> **Bloc de texte**:

SÉCURITÉ ET SANTÉ AU TRAVAIL

 

 

Demande de révision des instructions données par un agent

de sécurité, présentée en vertu de l'article 146 de la

Partie II (ancien article 103 de la Partie IV) du Code

canadien du travail

 

Décision no.: 93-008

 

Demandeur: Loomis Armoured Car Service Ltd.

Ottawa (Ontario)

 

Partie intéressée: Fraternité canadienne des cheminots,

employés des transports et autres

ouvriers (FCCETAO) Section locale 266A

 

Devant: G.R. McKnight

Agent régional de sécurité

 

Cette affaire a pour point de départ une enquête menée à la suite d'une demande d'aide concernant les méthodes de travail des employés de Loomis et non pas un refus de travailler à cause d'un danger quelconque.

 

Contexte:

 

1.Le 1er juin 1987, conformément à l'alinéa 102(2) () de la Partie IV [1] du Code canadien du travail, l'agent de sécurité Jacques C. Robert de Travail Canada a enjoint Loomis Armoured Car Service Ltd. (Loomis) de

 

"faire immédiatement le nécessaire

 

(a)pour s'assurer que, lorsque l'on envoie deux personnes en fourgon blindé s'acquitter de la tâche confiée à l'employeur, ledit fourgon soit stationné de telle façon que le chauffeur puisse voir constamment le messager pendant que celui-ci remplit ses fonctions; ou

 

(b)pour fournir une équipe de trois hommes dont la consigne est de s'assurer que le troisième voie constamment le messager."

 

2.L'agent de sécurité Robert est intervenu dans cette affaire parce que M. Glen Proulx, président de la section locale 266A de la Fraternité canadienne des cheminots, employés des transports et autres ouvriers (FCCETAO) avait demandé de l'aide. M. Proulx a indiqué que, dans la région d'Ottawa, Loomis avait récemment mis en place des équipes de deux personnes sur certains itinéraires de ses fourgons blindés, alors que jusque-là, la norme était de trois personnes.

> **Données fournies**:
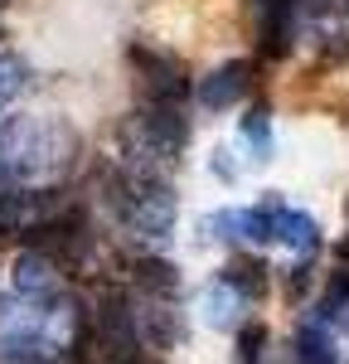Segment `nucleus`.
Instances as JSON below:
<instances>
[{
  "mask_svg": "<svg viewBox=\"0 0 349 364\" xmlns=\"http://www.w3.org/2000/svg\"><path fill=\"white\" fill-rule=\"evenodd\" d=\"M218 277L228 282L233 291H243L248 301H262V296L272 291V267H267L262 257H253V252H238V257H233Z\"/></svg>",
  "mask_w": 349,
  "mask_h": 364,
  "instance_id": "10",
  "label": "nucleus"
},
{
  "mask_svg": "<svg viewBox=\"0 0 349 364\" xmlns=\"http://www.w3.org/2000/svg\"><path fill=\"white\" fill-rule=\"evenodd\" d=\"M209 170H214V175H218L223 185H233V180H238V166H233V151H228V146H218V151H214Z\"/></svg>",
  "mask_w": 349,
  "mask_h": 364,
  "instance_id": "17",
  "label": "nucleus"
},
{
  "mask_svg": "<svg viewBox=\"0 0 349 364\" xmlns=\"http://www.w3.org/2000/svg\"><path fill=\"white\" fill-rule=\"evenodd\" d=\"M5 5H10V0H0V10H5Z\"/></svg>",
  "mask_w": 349,
  "mask_h": 364,
  "instance_id": "19",
  "label": "nucleus"
},
{
  "mask_svg": "<svg viewBox=\"0 0 349 364\" xmlns=\"http://www.w3.org/2000/svg\"><path fill=\"white\" fill-rule=\"evenodd\" d=\"M29 87V63L10 49H0V117L10 112V102Z\"/></svg>",
  "mask_w": 349,
  "mask_h": 364,
  "instance_id": "13",
  "label": "nucleus"
},
{
  "mask_svg": "<svg viewBox=\"0 0 349 364\" xmlns=\"http://www.w3.org/2000/svg\"><path fill=\"white\" fill-rule=\"evenodd\" d=\"M0 39H5V34H0Z\"/></svg>",
  "mask_w": 349,
  "mask_h": 364,
  "instance_id": "20",
  "label": "nucleus"
},
{
  "mask_svg": "<svg viewBox=\"0 0 349 364\" xmlns=\"http://www.w3.org/2000/svg\"><path fill=\"white\" fill-rule=\"evenodd\" d=\"M238 136L253 146V161H272V117H267V107H253V112L238 122Z\"/></svg>",
  "mask_w": 349,
  "mask_h": 364,
  "instance_id": "14",
  "label": "nucleus"
},
{
  "mask_svg": "<svg viewBox=\"0 0 349 364\" xmlns=\"http://www.w3.org/2000/svg\"><path fill=\"white\" fill-rule=\"evenodd\" d=\"M316 321L330 331H349V267H335L325 282V296L316 306Z\"/></svg>",
  "mask_w": 349,
  "mask_h": 364,
  "instance_id": "12",
  "label": "nucleus"
},
{
  "mask_svg": "<svg viewBox=\"0 0 349 364\" xmlns=\"http://www.w3.org/2000/svg\"><path fill=\"white\" fill-rule=\"evenodd\" d=\"M291 364H340L335 340H330V326L306 321V326L296 331V340H291Z\"/></svg>",
  "mask_w": 349,
  "mask_h": 364,
  "instance_id": "11",
  "label": "nucleus"
},
{
  "mask_svg": "<svg viewBox=\"0 0 349 364\" xmlns=\"http://www.w3.org/2000/svg\"><path fill=\"white\" fill-rule=\"evenodd\" d=\"M63 204L68 195L58 185H5L0 190V238H29Z\"/></svg>",
  "mask_w": 349,
  "mask_h": 364,
  "instance_id": "3",
  "label": "nucleus"
},
{
  "mask_svg": "<svg viewBox=\"0 0 349 364\" xmlns=\"http://www.w3.org/2000/svg\"><path fill=\"white\" fill-rule=\"evenodd\" d=\"M10 277H15V296L29 301V306H54V301L68 296V272L39 248H25L15 257V272Z\"/></svg>",
  "mask_w": 349,
  "mask_h": 364,
  "instance_id": "4",
  "label": "nucleus"
},
{
  "mask_svg": "<svg viewBox=\"0 0 349 364\" xmlns=\"http://www.w3.org/2000/svg\"><path fill=\"white\" fill-rule=\"evenodd\" d=\"M267 360V326L262 321H243L238 340H233V364H262Z\"/></svg>",
  "mask_w": 349,
  "mask_h": 364,
  "instance_id": "15",
  "label": "nucleus"
},
{
  "mask_svg": "<svg viewBox=\"0 0 349 364\" xmlns=\"http://www.w3.org/2000/svg\"><path fill=\"white\" fill-rule=\"evenodd\" d=\"M248 92H253V63H248V58H228V63H218L209 78L194 83V97H199L204 112H228Z\"/></svg>",
  "mask_w": 349,
  "mask_h": 364,
  "instance_id": "6",
  "label": "nucleus"
},
{
  "mask_svg": "<svg viewBox=\"0 0 349 364\" xmlns=\"http://www.w3.org/2000/svg\"><path fill=\"white\" fill-rule=\"evenodd\" d=\"M78 161V132L63 117H0V180L58 185Z\"/></svg>",
  "mask_w": 349,
  "mask_h": 364,
  "instance_id": "1",
  "label": "nucleus"
},
{
  "mask_svg": "<svg viewBox=\"0 0 349 364\" xmlns=\"http://www.w3.org/2000/svg\"><path fill=\"white\" fill-rule=\"evenodd\" d=\"M243 306H248V296L233 291L223 277H214L199 296V311H204V321H209L214 331H238V326H243Z\"/></svg>",
  "mask_w": 349,
  "mask_h": 364,
  "instance_id": "9",
  "label": "nucleus"
},
{
  "mask_svg": "<svg viewBox=\"0 0 349 364\" xmlns=\"http://www.w3.org/2000/svg\"><path fill=\"white\" fill-rule=\"evenodd\" d=\"M131 68H136V83H141L145 102H165V107H184L194 97V83L184 73V63L155 44H131Z\"/></svg>",
  "mask_w": 349,
  "mask_h": 364,
  "instance_id": "2",
  "label": "nucleus"
},
{
  "mask_svg": "<svg viewBox=\"0 0 349 364\" xmlns=\"http://www.w3.org/2000/svg\"><path fill=\"white\" fill-rule=\"evenodd\" d=\"M126 272H131L136 296H150V301H174L179 296V267L160 252H136L126 262Z\"/></svg>",
  "mask_w": 349,
  "mask_h": 364,
  "instance_id": "8",
  "label": "nucleus"
},
{
  "mask_svg": "<svg viewBox=\"0 0 349 364\" xmlns=\"http://www.w3.org/2000/svg\"><path fill=\"white\" fill-rule=\"evenodd\" d=\"M116 364H165L155 350H136V355H126V360H116Z\"/></svg>",
  "mask_w": 349,
  "mask_h": 364,
  "instance_id": "18",
  "label": "nucleus"
},
{
  "mask_svg": "<svg viewBox=\"0 0 349 364\" xmlns=\"http://www.w3.org/2000/svg\"><path fill=\"white\" fill-rule=\"evenodd\" d=\"M136 326H141V345L155 350V355H165V350H174V345L184 340V321H179L174 301L136 296Z\"/></svg>",
  "mask_w": 349,
  "mask_h": 364,
  "instance_id": "7",
  "label": "nucleus"
},
{
  "mask_svg": "<svg viewBox=\"0 0 349 364\" xmlns=\"http://www.w3.org/2000/svg\"><path fill=\"white\" fill-rule=\"evenodd\" d=\"M63 360V340L49 336L44 311L34 306V321H15L0 331V364H58Z\"/></svg>",
  "mask_w": 349,
  "mask_h": 364,
  "instance_id": "5",
  "label": "nucleus"
},
{
  "mask_svg": "<svg viewBox=\"0 0 349 364\" xmlns=\"http://www.w3.org/2000/svg\"><path fill=\"white\" fill-rule=\"evenodd\" d=\"M311 277H316V272H311V262H296V267L287 272V291L296 296V301H301V296L311 291Z\"/></svg>",
  "mask_w": 349,
  "mask_h": 364,
  "instance_id": "16",
  "label": "nucleus"
}]
</instances>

> **Objectif de l'exercice**:
Reprenez la décision sur les équipes de fourgons blindés après sa dernière phrase et rédigez-en la suite. Les lignes ne servent pas à cet exercice.

> **Résultat de l'exercice**:
3.Le 7 mai 1987, l'agent de sécurité Robert observait une équipe de deux employés de Loomis (un chauffeur et un messager) dans un centre d'achats d'Ottawa. Il remarquait que le chauffeur restait dans le véhicule, que le messager entrait seul dans l'immeuble et qu'il en ressortait quelques quatorze minutes plus tard. Pendant tout ce temps, le messager et le chauffeur ne se voyaient pas.

 

4.Le 11 mai 1987, cinq employés de Loomis exerçaient leur droit, reconnu par le code, de refuser un travail dangereux (c'est-à-dire de travailler en équipes de deux). L'agent de sécurité Robert intervenait et décrétait qu'il n'y avait pas de danger, puisque les employés avaient refusé de travailler au central de la société et que le danger supposé était ailleurs. Le directeur local de Loomis résolvait le problème en convenant d'ajouter une troisième personne aux différentes équipes.

 

5.Les deux jours suivants, les employés exerçaient à nouveau leur droit de refuser un travail dangereux et, chaque fois, la question était résolue sans l'intervention de Travail Canada, le directeur local convenant d'ajouter un troisième membre aux équipes.

 

6.Étant donné que ce scénario risquait de se répéter quotidiennement et que l'agent de sécurité devrait finalement prendre une décision à ce sujet, on décida que l'agent de sécurité Robert devrait réunir les parties pour essayer de résoudre le problème. Le 14 mai 1987 eut lieu une réunion à laquelle assistaient M. Proulx, de la FCCETAO, Archambault, Waterson et McKeen, de Loomis, Robert, agent de sécurité, et Simon Potvin, gestionnaire de district, région de la Capitale, Travail Canada. M. Proulx resta sur sa position, expliquant que, sur certains trajets, la réduction des équipes à deux personnes créait une situation dangereuse pour le messager.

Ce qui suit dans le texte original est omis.